(Created 2008-07-17.)

QUANTUM MECHANICS, ADVANCED COURSE | FMFN01 |

**Aim**

Quantum Mechanics is basic for all modern physics. This course gives a deeper understanding that all physicists need both experimentalists and theoreticians. Both theory and applications are treated in the course. Applications are choosen in close relations to other courses.
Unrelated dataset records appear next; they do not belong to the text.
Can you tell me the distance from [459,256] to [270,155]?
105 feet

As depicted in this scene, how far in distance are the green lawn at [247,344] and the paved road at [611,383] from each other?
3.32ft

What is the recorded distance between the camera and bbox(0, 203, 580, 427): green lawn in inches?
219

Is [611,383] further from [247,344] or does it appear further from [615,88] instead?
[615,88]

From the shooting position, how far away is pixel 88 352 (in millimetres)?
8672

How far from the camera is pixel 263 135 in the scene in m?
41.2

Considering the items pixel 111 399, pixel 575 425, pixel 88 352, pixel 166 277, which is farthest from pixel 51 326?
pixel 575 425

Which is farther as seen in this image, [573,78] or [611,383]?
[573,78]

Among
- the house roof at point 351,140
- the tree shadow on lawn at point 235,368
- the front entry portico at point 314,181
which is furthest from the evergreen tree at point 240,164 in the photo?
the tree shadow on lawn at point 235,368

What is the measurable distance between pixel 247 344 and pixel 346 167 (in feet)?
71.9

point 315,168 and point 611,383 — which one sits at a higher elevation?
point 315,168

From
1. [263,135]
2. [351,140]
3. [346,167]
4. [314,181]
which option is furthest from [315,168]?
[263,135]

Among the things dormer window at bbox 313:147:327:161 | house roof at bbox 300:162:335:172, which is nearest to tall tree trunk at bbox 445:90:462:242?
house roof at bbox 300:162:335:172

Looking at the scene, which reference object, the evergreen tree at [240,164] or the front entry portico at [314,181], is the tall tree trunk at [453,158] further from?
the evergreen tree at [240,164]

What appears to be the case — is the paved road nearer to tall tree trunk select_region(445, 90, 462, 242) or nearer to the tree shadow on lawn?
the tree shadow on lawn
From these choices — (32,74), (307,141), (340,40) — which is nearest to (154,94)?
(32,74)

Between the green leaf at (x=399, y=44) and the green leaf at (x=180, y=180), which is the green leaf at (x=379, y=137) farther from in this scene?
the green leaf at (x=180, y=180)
*Knowledge and understanding*

For a passing grade the student must

- know how to apply the theory on real problems

- know how to use se quantum mechanics in some applications

*Skills and abilities*

For a passing grade the student must

- know methods to determine if a Q M or classical treatment is needed

*Judgement and approach*

For a passing grade the student must

**Contents**

Matrix representation. Dirac formalism. Hamiltonian for a particle in an electromagnetic field. Operator formalism for the harmonic oscillator. Landau levels and phonon states. Second order perturbation theory. Time-dependent perturbation theory and Fermis golden rule. General theory of angular momenta and spin. Addition of angular momenta.. The Stark and Zeeman effects. The Stern-Gerlach experiment. Elementary theory for quantization of the electromagnetic field - transitions and selection rules. The nuclear single-particle potential, the Nilsson model.

**Literature**

Ohlén, G: Quantum Mechanics II, Compendium, Lund.

**Code: **0109.
**Name: **Examination.

**Higher education credits: ** 5.
**Grading scale: **TH.
**Assessment:** Written exam.
**Contents:** According to the lectures.

**Code: **0209.
**Name: **Project Work.

**Higher education credits: ** 2,5.
**Grading scale: **UG.
**Assessment:** Written and oral presentation.
**Contents:** Subject choosen according to student interest.